▶ RECORDS FOR THIS TASK
· · · · ·

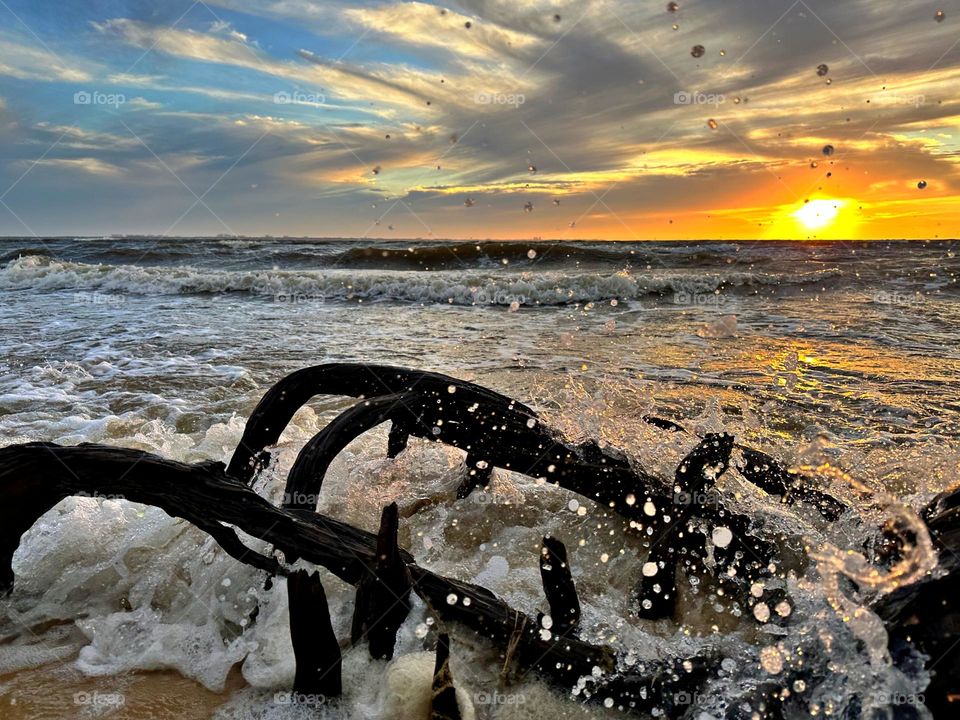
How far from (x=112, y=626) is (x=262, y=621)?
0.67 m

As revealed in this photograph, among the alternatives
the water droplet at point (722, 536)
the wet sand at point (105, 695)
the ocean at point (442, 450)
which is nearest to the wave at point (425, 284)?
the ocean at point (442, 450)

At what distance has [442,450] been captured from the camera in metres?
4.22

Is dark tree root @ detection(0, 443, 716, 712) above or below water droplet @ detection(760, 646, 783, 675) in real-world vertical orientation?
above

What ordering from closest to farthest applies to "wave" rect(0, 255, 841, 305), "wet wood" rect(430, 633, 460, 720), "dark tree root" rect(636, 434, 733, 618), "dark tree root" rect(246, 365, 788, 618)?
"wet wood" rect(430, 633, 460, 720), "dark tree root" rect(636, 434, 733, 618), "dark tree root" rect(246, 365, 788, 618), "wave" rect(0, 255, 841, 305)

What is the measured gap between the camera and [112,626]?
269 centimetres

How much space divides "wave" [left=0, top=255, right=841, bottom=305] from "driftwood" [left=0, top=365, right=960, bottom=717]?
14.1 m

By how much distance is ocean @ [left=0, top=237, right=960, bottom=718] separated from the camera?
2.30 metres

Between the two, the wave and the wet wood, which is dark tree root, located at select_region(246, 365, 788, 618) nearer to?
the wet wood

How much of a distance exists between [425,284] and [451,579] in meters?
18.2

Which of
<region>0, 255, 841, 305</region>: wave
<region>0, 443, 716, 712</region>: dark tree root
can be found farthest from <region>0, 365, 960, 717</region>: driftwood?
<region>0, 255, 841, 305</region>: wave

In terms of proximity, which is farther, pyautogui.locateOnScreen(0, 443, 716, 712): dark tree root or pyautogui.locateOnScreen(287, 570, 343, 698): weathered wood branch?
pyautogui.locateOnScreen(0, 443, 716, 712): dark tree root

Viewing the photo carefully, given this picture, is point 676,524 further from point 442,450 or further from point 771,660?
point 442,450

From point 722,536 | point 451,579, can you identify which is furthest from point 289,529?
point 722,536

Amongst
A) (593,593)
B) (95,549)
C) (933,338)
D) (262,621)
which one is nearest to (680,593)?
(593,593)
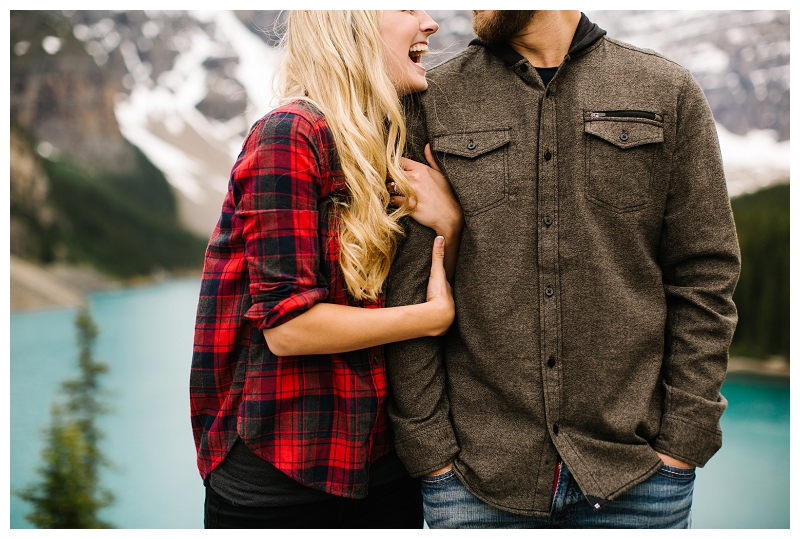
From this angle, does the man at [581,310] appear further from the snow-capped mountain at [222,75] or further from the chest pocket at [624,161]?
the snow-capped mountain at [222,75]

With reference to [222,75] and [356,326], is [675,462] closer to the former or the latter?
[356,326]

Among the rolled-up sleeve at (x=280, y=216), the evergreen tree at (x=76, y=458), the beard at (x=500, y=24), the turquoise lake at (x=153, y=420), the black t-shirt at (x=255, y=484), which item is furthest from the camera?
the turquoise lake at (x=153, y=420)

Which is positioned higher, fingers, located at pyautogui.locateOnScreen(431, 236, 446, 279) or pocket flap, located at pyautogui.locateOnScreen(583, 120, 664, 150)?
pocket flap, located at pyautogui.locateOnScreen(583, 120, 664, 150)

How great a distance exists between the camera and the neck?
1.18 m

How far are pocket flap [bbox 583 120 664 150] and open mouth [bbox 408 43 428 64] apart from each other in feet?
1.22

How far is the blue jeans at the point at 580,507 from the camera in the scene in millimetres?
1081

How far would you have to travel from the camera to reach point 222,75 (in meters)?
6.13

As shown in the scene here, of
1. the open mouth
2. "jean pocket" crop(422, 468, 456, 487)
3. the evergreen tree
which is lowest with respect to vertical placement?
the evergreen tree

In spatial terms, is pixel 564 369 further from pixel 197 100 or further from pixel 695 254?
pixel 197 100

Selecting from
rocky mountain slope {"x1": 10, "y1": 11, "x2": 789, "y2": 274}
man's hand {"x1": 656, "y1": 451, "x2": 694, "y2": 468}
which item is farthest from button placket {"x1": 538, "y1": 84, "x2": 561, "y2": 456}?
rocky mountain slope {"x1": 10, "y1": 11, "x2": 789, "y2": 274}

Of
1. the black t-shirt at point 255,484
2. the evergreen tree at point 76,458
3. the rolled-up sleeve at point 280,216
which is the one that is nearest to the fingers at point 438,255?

· · · · ·

▶ AIM
Copy every one of the records above word for word, leaving out the pictures.

▶ RESPONSE FOR THIS EXERCISE
How far from (x=112, y=626) is (x=262, y=621)?
0.67 m

As revealed in this photograph, among the alternatives
the water droplet at point (722, 536)
the wet sand at point (105, 695)
the ocean at point (442, 450)
which is nearest to the wave at point (425, 284)?
the ocean at point (442, 450)

At what distance has [442,450] been captured from the camera in metres?
4.22

Is dark tree root @ detection(0, 443, 716, 712) above or below water droplet @ detection(760, 646, 783, 675) in real-world vertical orientation?
above

What ordering from closest to farthest applies to "wave" rect(0, 255, 841, 305), "wet wood" rect(430, 633, 460, 720), "dark tree root" rect(636, 434, 733, 618), "dark tree root" rect(246, 365, 788, 618)?
"wet wood" rect(430, 633, 460, 720), "dark tree root" rect(636, 434, 733, 618), "dark tree root" rect(246, 365, 788, 618), "wave" rect(0, 255, 841, 305)

What is the measured gap between the camera and [112,626]?
269 centimetres

How much space divides "wave" [left=0, top=255, right=841, bottom=305] from "driftwood" [left=0, top=365, right=960, bottom=717]?
14.1 m

By how much distance is ocean @ [left=0, top=237, right=960, bottom=718] separated from the camera?
2.30 metres

Between the two, the wave and the wet wood, which is dark tree root, located at select_region(246, 365, 788, 618) nearer to?
the wet wood

How much of a distance exists between [425,284] and [451,579] in meters?
18.2

Which of
<region>0, 255, 841, 305</region>: wave
<region>0, 443, 716, 712</region>: dark tree root
can be found farthest from <region>0, 365, 960, 717</region>: driftwood?
<region>0, 255, 841, 305</region>: wave

In terms of proximity, which is farther, pyautogui.locateOnScreen(0, 443, 716, 712): dark tree root or pyautogui.locateOnScreen(287, 570, 343, 698): weathered wood branch?
pyautogui.locateOnScreen(0, 443, 716, 712): dark tree root

Viewing the photo carefully, given this picture, is point 676,524 further from point 442,450 or further from point 771,660?
point 442,450

From point 722,536 | point 451,579, can you identify which is furthest from point 289,529?
point 722,536

Amongst
A) (593,593)
B) (95,549)
C) (933,338)
D) (262,621)
which one is nearest to (680,593)?
(593,593)
From this angle, does the man at [581,310] appear further from the snow-capped mountain at [222,75] or further from the chest pocket at [624,161]?
the snow-capped mountain at [222,75]

With reference to [222,75] and [356,326], is [675,462] closer to the former or the latter?
[356,326]

Among the rolled-up sleeve at (x=280, y=216), the evergreen tree at (x=76, y=458), the beard at (x=500, y=24), the turquoise lake at (x=153, y=420), the black t-shirt at (x=255, y=484), which item is furthest from the camera?
the turquoise lake at (x=153, y=420)

Which is positioned higher, fingers, located at pyautogui.locateOnScreen(431, 236, 446, 279) or pocket flap, located at pyautogui.locateOnScreen(583, 120, 664, 150)?
pocket flap, located at pyautogui.locateOnScreen(583, 120, 664, 150)

How great a distance exists between the camera and the neck?
1.18 m

How far are pocket flap [bbox 583 120 664 150] and open mouth [bbox 408 43 428 64] apart from each other in feet?
1.22

How far is the blue jeans at the point at 580,507 from the camera in the scene in millimetres?
1081

How far would you have to travel from the camera to reach point 222,75 (in meters)?
6.13

As shown in the scene here, of
1. the open mouth
2. "jean pocket" crop(422, 468, 456, 487)
3. the evergreen tree
which is lowest with respect to vertical placement?
the evergreen tree

In spatial terms, is pixel 564 369 further from pixel 197 100 or further from pixel 695 254?
pixel 197 100

Selecting from
rocky mountain slope {"x1": 10, "y1": 11, "x2": 789, "y2": 274}
man's hand {"x1": 656, "y1": 451, "x2": 694, "y2": 468}
which item is farthest from button placket {"x1": 538, "y1": 84, "x2": 561, "y2": 456}?
rocky mountain slope {"x1": 10, "y1": 11, "x2": 789, "y2": 274}

Of
1. the black t-shirt at point 255,484
2. the evergreen tree at point 76,458
3. the rolled-up sleeve at point 280,216
which is the one that is nearest to the fingers at point 438,255?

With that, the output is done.